When I Breathe, I Hope

It’s been over a year since I went to a church service that was not a funeral.  After Mom died, there wasn’t much time to go and honestly not much energy or heart.  But we always return to what we know, what is in our bones.  And for me, that is Faith.  And the Sermon was much needed this morning.

The Sermon was about breathing and hope, and control.  That when we have lost the most is when we will experience the Lord most closely.  Because when we have lost control sometimes all we have is the power of the life that animates our body.  That line really resonated.

The priest also talked about what you need to do to focus, to regain your footing in faith and God.
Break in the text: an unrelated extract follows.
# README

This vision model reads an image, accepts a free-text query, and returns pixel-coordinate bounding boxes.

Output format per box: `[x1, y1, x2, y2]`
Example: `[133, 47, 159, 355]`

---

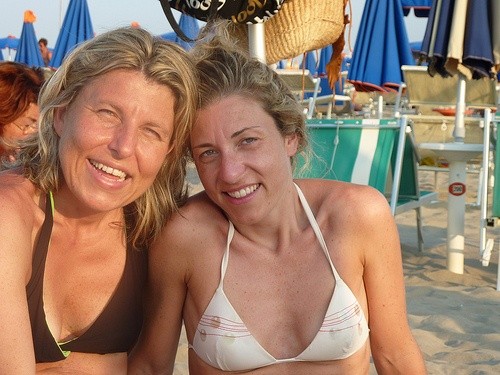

This is where my ears perked up.  So many times over this past year, I have tried so hard, but felt distant from my faith, from God’s word, many times being too exhausted to pray, just hoping God’s Grace would carry me.

The priest said that there are four parts to focusing:

The first is self awareness.  You must take a step back and breath.  Bring out your emotions so that they do not control you. Let your emotions breath and then you will be able to breath.  If you don’t acknowledge your emotions and how you feel then you will be controlled by them and not able to make good solid decisions. I have been taking time to do exactly that.

The priest said that the second thing is stillness.  This is what I have the most trouble with.  Because I am restless, I want to hurry up and get there, hurry up and get over, better, past and through.  But, as I have been told by the grief counselors, this is a process, and it just takes time.  But in the stillness, is when you hear God’s voice, when you feel his presence and when your spirit and body become centered on His will, not your own.

And in that stillness you will also find growth, which is the third thing the priest spoke of. When we grow in this way, we will also grow with God and in our faith. And lastly when in that kind of growth, we will find joy.

The last two is what I am hoping for.  I want to grow and have a life full of love and joy, but it all starts with It starts with letting go, breathing and having faith.   It is that faith which I breath in.  And as I breath, I hope.

Horseback Riding and Pampering

It was something I had not done in many years – horseback riding.  But it was a beautiful day there was an opportunity.  I called the day before, inquiring about a gift certificate for a spa left over from Christmas from the ex (I just wonder if he gave me such a great gift at the time because he was cheating?) And when I found out the spa had packages with a local horse back riding company, I knew this was perfect.

As soon as I got up in the saddle, it all came back to me, even though it had been several years.  The saddle felt good, the reigns moved easy in my hands.  The house was responsive, sensing I knew the controls.  And the weather was perfect. Horseback riding is not a spectator sport and you must be aware and an active participants every second you are on the horse. Because horses are very perceptive and they can tell the minute you stop paying attention.

And we all need that sometimes, something to completely get immersed in.

And then after the hour long ride, it was time to be pampered, so it was off to the spa for a massage and sugar scrub.  And it was on the drive to the spa that I had a realization: I don’t miss him. I thought I would, but I didn’t.  The last months have been so terrible and so much unrest and unpeace.  So much anger from him, so much of him lashing out hurting me.  Even this past week, he is so set on vengeance. I loved him and tried to be friends, tried to work things out even…but he how could there be anything after ?

And I move forward.  This house is no longer scary alone, It is becoming my home, where he will never be again, where he will never hurt me. Where he will never lie to me again. Where he will never be inside these walls.

This house, this home, is mine. This life is mine. And life is what you make it.  And this little life of mine will be full of love and happiness.